Text block:
^^^^

A colleague of mine recently sent me this picture he snapped on a neighborhood street in suburban Chicago. It speaks volumes about the building practices of the past few decades, and I for one am hoping that this particular scenario is becoming a thing of the past.


It’s been more than 10 years since we all “got religion” reading Sarah Susanka’s book The Not So Big House and started seriously addressing the consequences of large, excessive building practices. With that, the over-extension of mortgage money created a virtual house of cards for not only the building industry but the nation’s economy as a whole. We are now at a crossroads in this country and hopefully seeing not only the “light of day” financially, but a virtual “light of day” that has taught us conservation and thoughtful sustainable building practices may actually get our economy back on its feet.

I think this picture is worth a thousand words, so I’m sparing you my usual diatribe about sustainability, and let you just view this sad little house that was once (and still is) a well designed family home. It’s my wish that homes like this will continue to be a symbol of the American dream.

Patricia Gaylor

This entry was posted on Thursday, February 16th, 2012 at 12:00 PM and is filed under Green, Trends. You can follow any responses to this entry through the RSS 2.0 feed. You can leave a response, or trackback from your own site.


  1.  RCJ |

    Great photo, great commentary
    We are about to start a major remodel of our house,( ca 1940’s 1100 square feet) and when we were interviewing architects it was amazing how many expressed zero interest in the project once we told them that we intended on staying within the existing envelope.

^^^^

Data block:

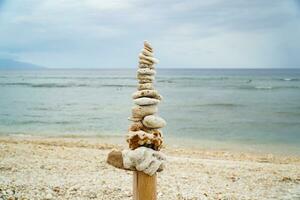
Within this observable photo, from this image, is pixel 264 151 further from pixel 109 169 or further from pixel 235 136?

^^^^

What is being asked: Reproduce the blog post on house size and building practices in full and word for word, from its first sentence through the closing reader comment.

Full answer:
A colleague of mine recently sent me this picture he snapped on a neighborhood street in suburban Chicago. It speaks volumes about the building practices of the past few decades, and I for one am hoping that this particular scenario is becoming a thing of the past.


It’s been more than 10 years since we all “got religion” reading Sarah Susanka’s book The Not So Big House and started seriously addressing the consequences of large, excessive building practices. With that, the over-extension of mortgage money created a virtual house of cards for not only the building industry but the nation’s economy as a whole. We are now at a crossroads in this country and hopefully seeing not only the “light of day” financially, but a virtual “light of day” that has taught us conservation and thoughtful sustainable building practices may actually get our economy back on its feet.

I think this picture is worth a thousand words, so I’m sparing you my usual diatribe about sustainability, and let you just view this sad little house that was once (and still is) a well designed family home. It’s my wish that homes like this will continue to be a symbol of the American dream.

Patricia Gaylor

This entry was posted on Thursday, February 16th, 2012 at 12:00 PM and is filed under Green, Trends. You can follow any responses to this entry through the RSS 2.0 feed. You can leave a response, or trackback from your own site.


  1.  RCJ |

    Great photo, great commentary
    We are about to start a major remodel of our house,( ca 1940’s 1100 square feet) and when we were interviewing architects it was amazing how many expressed zero interest in the project once we told them that we intended on staying within the existing envelope.